With her Sunday paintings, Heike Ising-Alms has revealed herself to be a historian who appears to have discovered painting as a medium with which to turn her own history into image. This is, strictly speaking, nothing new: in the Western tradition painting has always been a means to illustrate the past. However, it is not hereby primarily about history in the broad sense or the history of a family in the more narrow sense, but about Christian salvific history, which constituted the loftiest subject in painting over many centuries. In countless variations, the history of art has given rise to paintings of the Nativity, the Passion and Christ’s dogma, as well as that of his saints and martyrs. These pictorial themes preoccupied painters well into the 20th century, evidenced by the early works of, for instance, Max Beckmann’s Crucifixion and Deposition.

It was only when the Renaissance rediscovered the portrait that the simple moment in life was again considered worthy of depiction, as well as the commemoration of that moment in which the subject who was painted emerged, seemingly raised from the temporal continuum to perpetuity, since the portrait, as a rule, generally outlives the person being portrayed. It is perhaps precisely in portraiture that the possibility of visible memory, the mnemesis as the ancient Greeks called it, is most distinct; and in view of our unavoidable mortality, it may be a small consolation to visually capture the quickly-dissipated moment without having to weigh it down with a special meaning into the bargain.

The moment that materializes without needing to signify much is, in the modern age, indeed rarely the painter’s focus; this is better expressed through the modern technology of photography, since the remembrance of a moment in life can be captured with relatively little effort, no matter what this moment is supposed to and is able to suggest. When imagery is involved, we are perhaps always dealing with mnemonics, which can be an important moment of interpretation for us.

Mnemesis is, according to Aristotle, the most important capacity of thinking, if not, in fact, its prerequisite; and the image, the inner image (the notion) as well, occupies an essential part of our consciousness. The image has, perhaps, its own discourse and creates its own meaning, which is then only discoverable through the image. Heike Ising-Alms’ Sunday Paintings allude to, for me, this enigmatic process: The point of departure of her work is photos which partly stem from her family history, from a traditional family photo album that, for the most part, represents the highlights of a family’s past and is therefore reserved for the realm of reminiscence. Thus, a father stands with his son by a garden fence, imposingly positioning himself there to be recorded for posterity. Heike Ising-Alms then takes this photograph and uses it as a photorealist would – as the source for a painting. This is the transfer of a metaphor of remembrance into another metaphor of remembrance: one could speak of a metonymic chain as defined by French structuralists. During this process, a homochromic image of the undefined is formed, which removes from the photo exactly that which it intends to be: namely, an excellent rendering of what was. The photo thereby loses its own function – for a snapshot, in which the faces of those photographed cannot clearly be seen, is of no value and can be considered, consistent with aesthetic tenets, to be a failure.

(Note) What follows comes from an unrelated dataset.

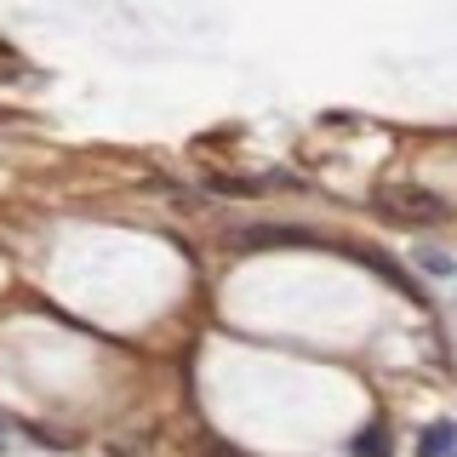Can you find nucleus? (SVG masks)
<instances>
[{"mask_svg": "<svg viewBox=\"0 0 457 457\" xmlns=\"http://www.w3.org/2000/svg\"><path fill=\"white\" fill-rule=\"evenodd\" d=\"M378 212L383 218H400V223H440L446 218V200L428 195L423 183H378Z\"/></svg>", "mask_w": 457, "mask_h": 457, "instance_id": "1", "label": "nucleus"}, {"mask_svg": "<svg viewBox=\"0 0 457 457\" xmlns=\"http://www.w3.org/2000/svg\"><path fill=\"white\" fill-rule=\"evenodd\" d=\"M240 252H257V246H314L309 228H240L235 235Z\"/></svg>", "mask_w": 457, "mask_h": 457, "instance_id": "2", "label": "nucleus"}, {"mask_svg": "<svg viewBox=\"0 0 457 457\" xmlns=\"http://www.w3.org/2000/svg\"><path fill=\"white\" fill-rule=\"evenodd\" d=\"M418 457H457V423H428L418 440Z\"/></svg>", "mask_w": 457, "mask_h": 457, "instance_id": "3", "label": "nucleus"}, {"mask_svg": "<svg viewBox=\"0 0 457 457\" xmlns=\"http://www.w3.org/2000/svg\"><path fill=\"white\" fill-rule=\"evenodd\" d=\"M354 457H389V428L383 423H371L354 435Z\"/></svg>", "mask_w": 457, "mask_h": 457, "instance_id": "4", "label": "nucleus"}, {"mask_svg": "<svg viewBox=\"0 0 457 457\" xmlns=\"http://www.w3.org/2000/svg\"><path fill=\"white\" fill-rule=\"evenodd\" d=\"M212 457H240V452H228V446H212Z\"/></svg>", "mask_w": 457, "mask_h": 457, "instance_id": "5", "label": "nucleus"}, {"mask_svg": "<svg viewBox=\"0 0 457 457\" xmlns=\"http://www.w3.org/2000/svg\"><path fill=\"white\" fill-rule=\"evenodd\" d=\"M0 440H6V435H0Z\"/></svg>", "mask_w": 457, "mask_h": 457, "instance_id": "6", "label": "nucleus"}]
</instances>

Instead, father and son now stand there with the blurred contours of run colours, appearing to the viewer as if they are emerging from the mist of the past, thereby creating a mood that only the painting itself can convey, and which has something to do with the transitoriness of phenomena. One could in effect say that the special mark of this painting – and of course in other works by Ising-Alms – lies in the discernability of something that generally has to do with remembering.

Often when we remember something, the commencement of the memory is a feeling that can best be expressed in colour; and only slowly, through the effort of concentration, is the coloured space of this feeling structured though contours. The photograph, particularly when it is a black and white photo, provides the contours for the painted conversion.

This entire process could be called Ising-Alms’ mnemonics of a painting.

We find ourselves in a place where we remember, and most noticeably in a place where we are depicted.